Front. Hum. Dyn., 21 June 2021
Sec. Dynamics of Migration and (Im)Mobility
This article is part of the Research Topic Migration in the Time of COVID-19: Comparative Law and Policy Responses View all 18 articles

Editorial: Migration in the Time of COVID-19: Comparative Law and Policy Responses

  • 1Temple University, Beasley School of Law, Philadelphia, PA, United States
  • 2University of Zagreb, Faculty of Law, Zagreb, Croatia

The Covid-19 pandemic landed in a world grappling with increasing numbers of humans on the move, in response to whom destination states have instituted strict and often harsh border control policies. The pandemic, which has given rise to legitimate public health concerns about the movement of people even domestically, has also been leveraged as a pretext to renege on international legal obligations towards migrants in ways that are not justified by public health guidance. Often located in positions of precarity, migrants test the strength of destination states’ humanitarian commitments and the binding nature of international migration law. The pandemic also demonstrated the fragility of EU free movement rules, raising issues of power, solidarity and trust in the system. EU Member States’ reintroduction of intra-Schengen border controls, the imposition of travel restrictions, including entry and exit bans, and the closure of external borders towards third countries challenged both the functioning of the EU’s internal market and basic values underpinning the Union. This collection offers a comparative study of law and policy around human mobility in the face of the pandemic. Several papers in this collection examine the impact of the pandemic on EU free movement law. Others assess destination states’ responses to COVID-19 from the perspective of migration law and policy, and consider how they build upon prior exclusionary regimes, offering suggestions for reform of domestic laws in the wake of the pandemic.

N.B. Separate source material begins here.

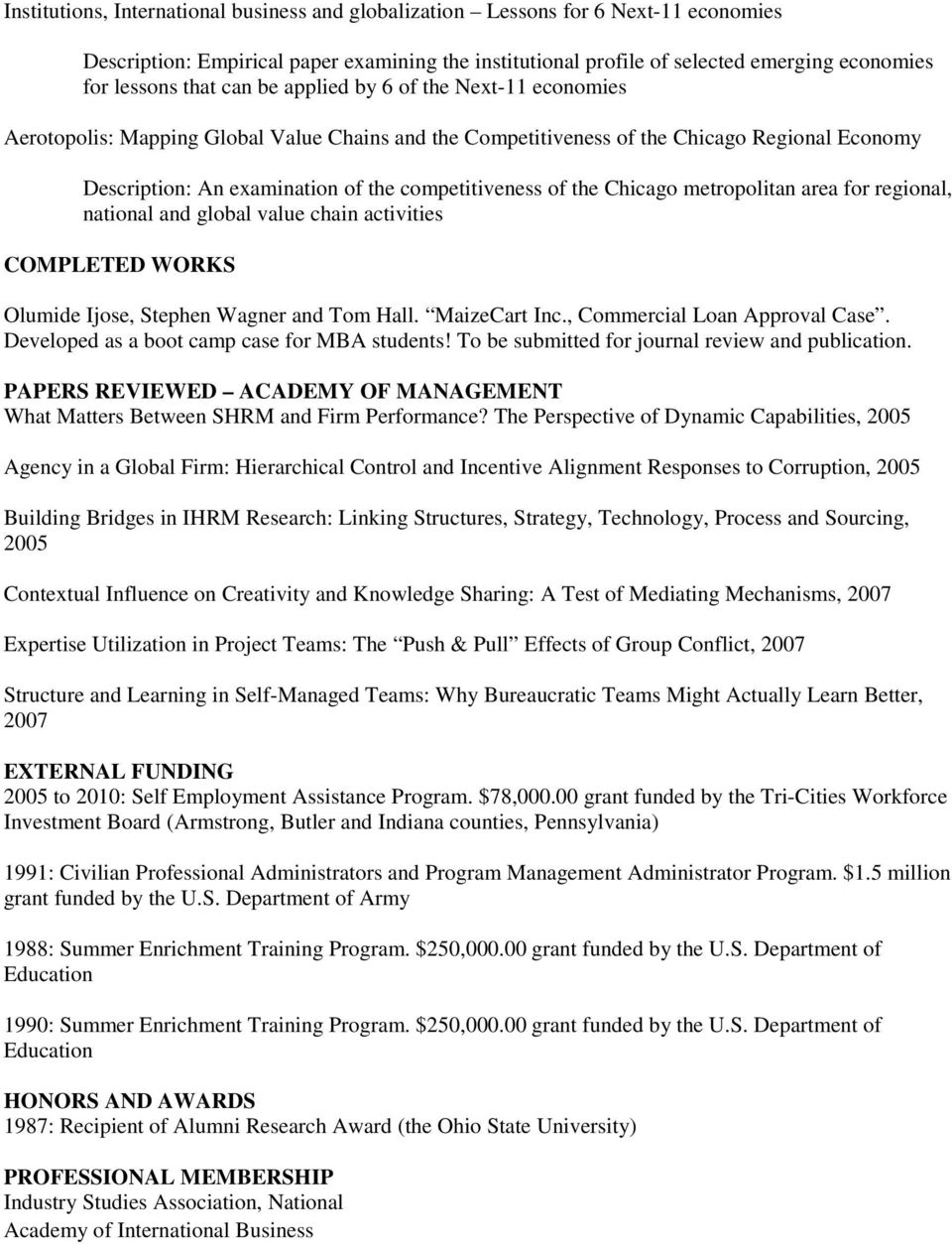Chicago metropolitan area for regional, national and global value chain activities COMPLETED WORKS Olumide Ijose, Stephen Wagner and Tom Hall. MaizeCart Inc., Commercial Loan Approval Case.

Through the lens of the Covid-19 pandemic, Sirleaf analyzes the intersection of race, migration, and global health. She explains how the pandemic revives colonial imaginaries through the racialization of disease, relying on border closures reminiscent of colonial quarantine regulations used to protect the imperial metropole. Prof. Sirleaf draws a chronological connection between the emergence of the global health regime, the creation of the nation state, and the erection of racial borders. Even under the leadership of the World Health Organization, Prof. Sirleaf explains that global health law and policy are characterized by formal equality but racialization in practice.

Chetail assesses the legality of border closures from the perspective of international human rights law. He argues that blanket entry bans on the ground of public health are illegal under international human rights law, as they cannot be reconciled with the most basic rights of migrants and refugees, including the principle of non-refoulement and access to asylum procedures, the prohibition of collective expulsion, the best interests of the child, and the principle of non-discrimination. Professor Chetail points out that public health and migrants’ rights are not mutually exclusive. Quite the opposite, they can reinforce each other within a comprehensive human rights-based approach to health and migration policies, as exemplified by the prohibition on arbitrary detention, which is both a human rights law duty and a necessity measure to avoid contagion in overcrowded detention centers.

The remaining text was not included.